Task statement:
Format the material below as a JSON list of strings, with each line as its own string and blank lines omitted.

[Source records]
⟨
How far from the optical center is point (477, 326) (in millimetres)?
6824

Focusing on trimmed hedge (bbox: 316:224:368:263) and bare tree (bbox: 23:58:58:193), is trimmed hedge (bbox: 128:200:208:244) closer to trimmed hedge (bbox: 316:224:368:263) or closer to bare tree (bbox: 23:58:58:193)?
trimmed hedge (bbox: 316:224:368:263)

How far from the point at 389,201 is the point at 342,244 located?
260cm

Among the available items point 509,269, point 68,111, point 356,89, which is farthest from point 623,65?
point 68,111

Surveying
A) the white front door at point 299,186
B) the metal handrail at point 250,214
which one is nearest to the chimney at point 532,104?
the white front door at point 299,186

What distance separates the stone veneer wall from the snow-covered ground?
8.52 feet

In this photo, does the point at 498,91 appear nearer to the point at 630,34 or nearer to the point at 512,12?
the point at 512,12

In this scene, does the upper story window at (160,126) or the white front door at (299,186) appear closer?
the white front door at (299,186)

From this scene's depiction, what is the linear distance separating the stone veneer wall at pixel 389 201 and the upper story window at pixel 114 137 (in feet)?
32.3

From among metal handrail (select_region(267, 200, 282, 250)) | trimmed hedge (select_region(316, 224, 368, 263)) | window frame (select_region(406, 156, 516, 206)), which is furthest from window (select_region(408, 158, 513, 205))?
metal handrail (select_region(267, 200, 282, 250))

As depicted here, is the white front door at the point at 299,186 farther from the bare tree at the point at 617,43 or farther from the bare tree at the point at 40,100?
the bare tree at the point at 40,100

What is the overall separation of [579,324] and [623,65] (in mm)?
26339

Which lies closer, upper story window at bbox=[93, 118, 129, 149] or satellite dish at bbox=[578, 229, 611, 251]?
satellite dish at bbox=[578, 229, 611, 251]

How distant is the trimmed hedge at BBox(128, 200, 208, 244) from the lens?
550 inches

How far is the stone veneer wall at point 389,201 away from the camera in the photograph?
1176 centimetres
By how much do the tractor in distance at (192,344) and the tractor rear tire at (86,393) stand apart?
⟩
Response:
[
  "How far from the optical center is point (477, 326) (in millimetres)?",
  "6824",
  "Focusing on trimmed hedge (bbox: 316:224:368:263) and bare tree (bbox: 23:58:58:193), is trimmed hedge (bbox: 128:200:208:244) closer to trimmed hedge (bbox: 316:224:368:263) or closer to bare tree (bbox: 23:58:58:193)?",
  "trimmed hedge (bbox: 316:224:368:263)",
  "How far from the point at 389,201 is the point at 342,244 located?",
  "260cm",
  "Among the available items point 509,269, point 68,111, point 356,89, which is farthest from point 623,65?",
  "point 68,111",
  "Surveying",
  "A) the white front door at point 299,186",
  "B) the metal handrail at point 250,214",
  "which one is nearest to the chimney at point 532,104?",
  "the white front door at point 299,186",
  "What distance separates the stone veneer wall from the snow-covered ground?",
  "8.52 feet",
  "In this photo, does the point at 498,91 appear nearer to the point at 630,34 or nearer to the point at 512,12?",
  "the point at 512,12",
  "In this scene, does the upper story window at (160,126) or the white front door at (299,186) appear closer?",
  "the white front door at (299,186)",
  "From this scene's depiction, what is the linear distance separating the stone veneer wall at pixel 389 201 and the upper story window at pixel 114 137 (in feet)?",
  "32.3",
  "From among metal handrail (select_region(267, 200, 282, 250)) | trimmed hedge (select_region(316, 224, 368, 263)) | window frame (select_region(406, 156, 516, 206)), which is furthest from window (select_region(408, 158, 513, 205))?",
  "metal handrail (select_region(267, 200, 282, 250))",
  "As depicted here, is the white front door at the point at 299,186 farther from the bare tree at the point at 617,43 or farther from the bare tree at the point at 40,100?",
  "the bare tree at the point at 40,100",
  "What is the overall separation of [579,324] and [623,65] (in mm)?",
  "26339",
  "Which lies closer, upper story window at bbox=[93, 118, 129, 149] or satellite dish at bbox=[578, 229, 611, 251]?",
  "satellite dish at bbox=[578, 229, 611, 251]",
  "How distant is the trimmed hedge at BBox(128, 200, 208, 244) from the lens?",
  "550 inches",
  "How far is the stone veneer wall at point 389,201 away from the camera in the photograph?",
  "1176 centimetres",
  "By how much do the tractor in distance at (192,344) and the tractor rear tire at (86,393) stand apart?"
]